Mit zwei Sitzen hat er gerechnet, dass die Jungen auch noch einen holen: «Der Oberhammer.»

Für Baur ist das Ergebnis Bestätigung dafür, dass die GLP ihre eigene Politik mache und nicht nur das Zünglein an der Waage sei. «Mathematisch gesehen vielleicht nicht, aber inhaltlich.»

Auch die Grünen feiern. Zwar hat Co-Präsident Markus Mauchle damit gerechnet, dass die Partei gesamthaft vielleicht sogar um zwei Sitze zulegt. «Aber schon ein Sitz ist ein Erfolg.» Gegenüber 2016 hätten sie rund drei Prozent mehr Wählerstimmen erhalten. Anders als bei GLP und FDP müssen die Jungen Grünen Sitze (-2) hergeben. Zwei bisherige Junge seien für die Mutterpartei angetreten, eine bisherige Junge habe wegen Wegzugs nicht mehr kandidiert. «So gesehen dennoch ein Superergebnis», sagt Mauchle.

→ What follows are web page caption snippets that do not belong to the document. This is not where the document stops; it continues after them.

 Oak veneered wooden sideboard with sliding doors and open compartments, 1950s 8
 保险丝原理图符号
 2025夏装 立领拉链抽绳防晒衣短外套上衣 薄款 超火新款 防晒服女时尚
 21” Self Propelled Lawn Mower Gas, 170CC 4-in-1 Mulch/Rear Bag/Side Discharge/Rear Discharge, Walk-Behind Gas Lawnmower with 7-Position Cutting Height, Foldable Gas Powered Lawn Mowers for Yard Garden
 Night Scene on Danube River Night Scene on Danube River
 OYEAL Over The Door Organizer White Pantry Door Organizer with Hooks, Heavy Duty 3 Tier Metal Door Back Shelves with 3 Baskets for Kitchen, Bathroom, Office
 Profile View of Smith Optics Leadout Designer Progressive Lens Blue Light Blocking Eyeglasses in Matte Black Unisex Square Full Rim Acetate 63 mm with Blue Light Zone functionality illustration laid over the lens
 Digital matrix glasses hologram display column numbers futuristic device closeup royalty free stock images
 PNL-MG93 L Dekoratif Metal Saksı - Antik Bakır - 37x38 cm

Schweizweiter Megatrend zeigt sich in St.Gallen

SP-Präsident Peter Olibet bedauert, dass seine Partei total einen Sitz verloren hat. «Das hat damit zu tun, dass von der Klimakrise die Grünen profitieren», sagt er. Der schweizweite Megatrend zeige sich eben auch in St.Gallen.

Und mit Maria Pappa habe, anderes als vor vier Jahren, ein «Super-Zugpferd» fürs Stadtparlament gefehlt.

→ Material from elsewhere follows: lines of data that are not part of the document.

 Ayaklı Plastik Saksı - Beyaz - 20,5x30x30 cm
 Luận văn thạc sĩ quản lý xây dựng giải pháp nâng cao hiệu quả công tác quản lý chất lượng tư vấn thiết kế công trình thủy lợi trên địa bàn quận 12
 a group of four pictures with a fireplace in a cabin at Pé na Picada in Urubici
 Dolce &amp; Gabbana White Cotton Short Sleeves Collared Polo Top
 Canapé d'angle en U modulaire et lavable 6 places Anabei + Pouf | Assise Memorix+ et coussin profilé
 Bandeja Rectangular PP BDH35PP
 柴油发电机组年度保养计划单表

Die FDP verliert zwei Sitze, ihre Jungpartei gewinnt einen. Bilanz: minus 1. «Damit haben wir nicht gerechnet», sagt Präsident Oskar Seger. Ihn tröstet, dass es vielen grossen Parteien gleich ergangen ist. Seger geht aus dem gestrigen Wahltag dennoch zufrieden heraus: «Das Ergebnis von Mathias Gabathuler im Exekutivwahlkampf macht vieles wett.»

Einen Sitz weniger hat seit gestern die CVP. «Nicht das, was wir uns erhofft haben», sagt Präsident Raphael Widmer. Die CVP setze sich für Gewerbe, Familie und Bildung ein. Aber auch für ein nachhaltiges St.Gallen.

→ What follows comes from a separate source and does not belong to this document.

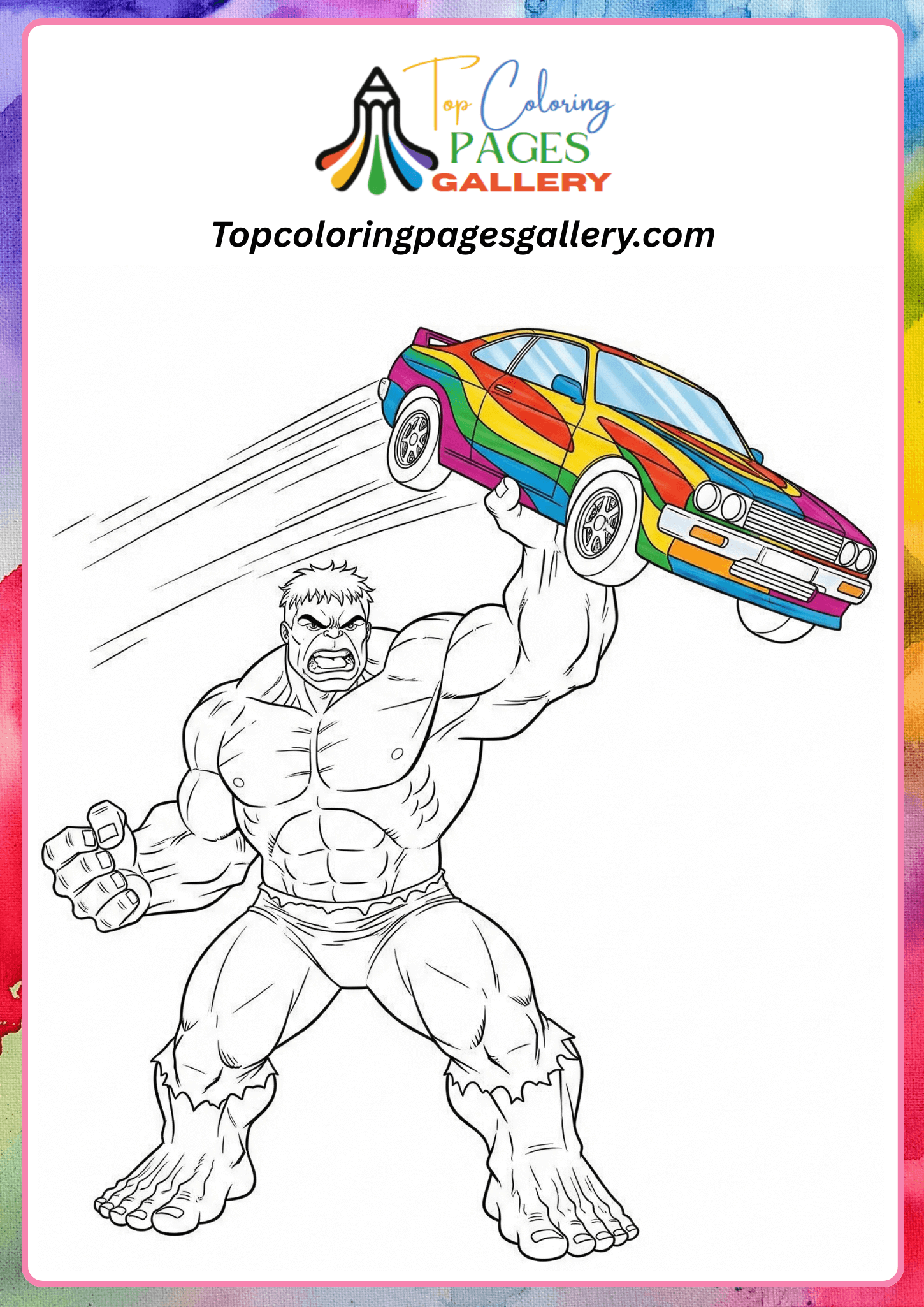 Hulk lifts car coloring page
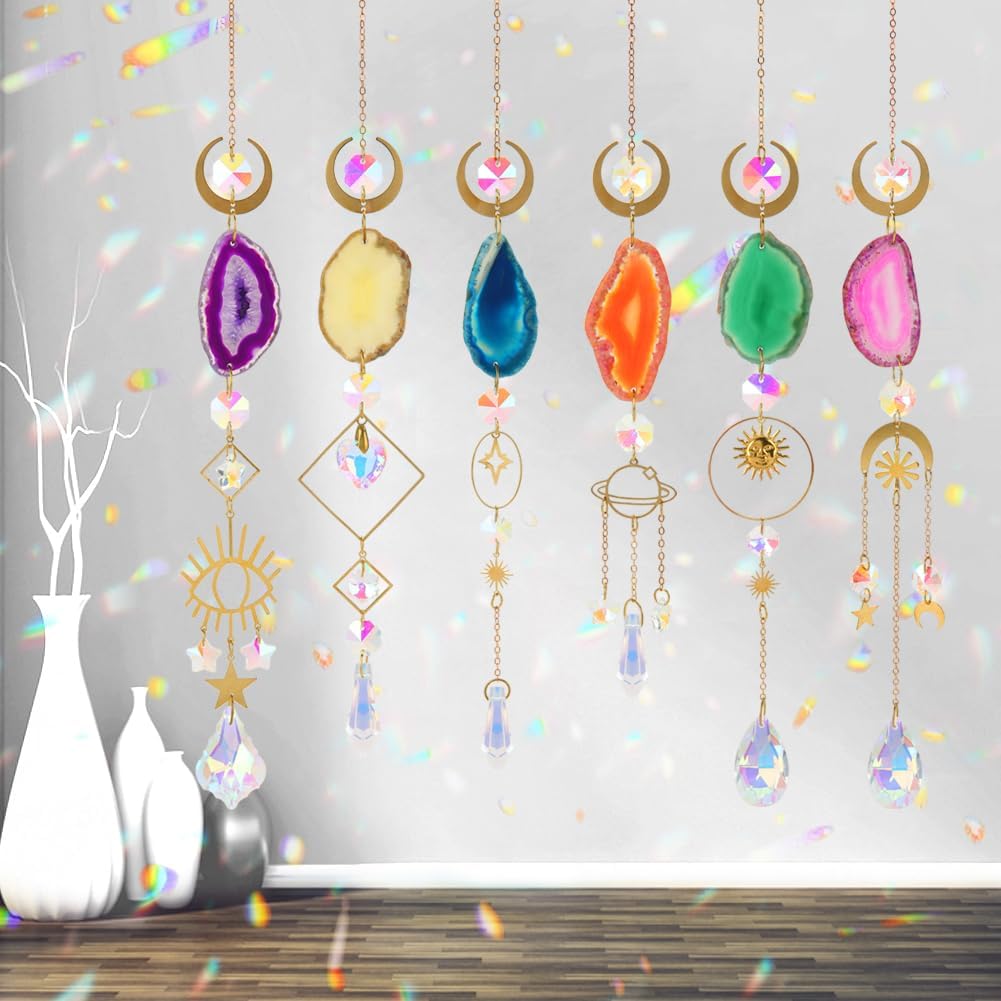 Sun Catcher, 6 pcs Sun Catchers with Crystals Prism Agate Slices Bulk Outdoor Garden Indoor Hanging Decor for Home Car Window Christmas Party Wedding Gift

«Offensichtlich haben wir es nicht geschafft, das den Bürgern klar zu machen. Wir müssen nun an unserem Image arbeiten.»

Zu den Verlierern gehört mit einem Sitzverlust auch die SVP. «Nicht so tragisch. Immerhin haben wir den Sitz nur haarscharf verfehlt», sagt Präsident Donat Kuratli. Die Verschiebung im Parlament sei nicht allzu gross. «So bleibt die Stadtpolitik spannend.»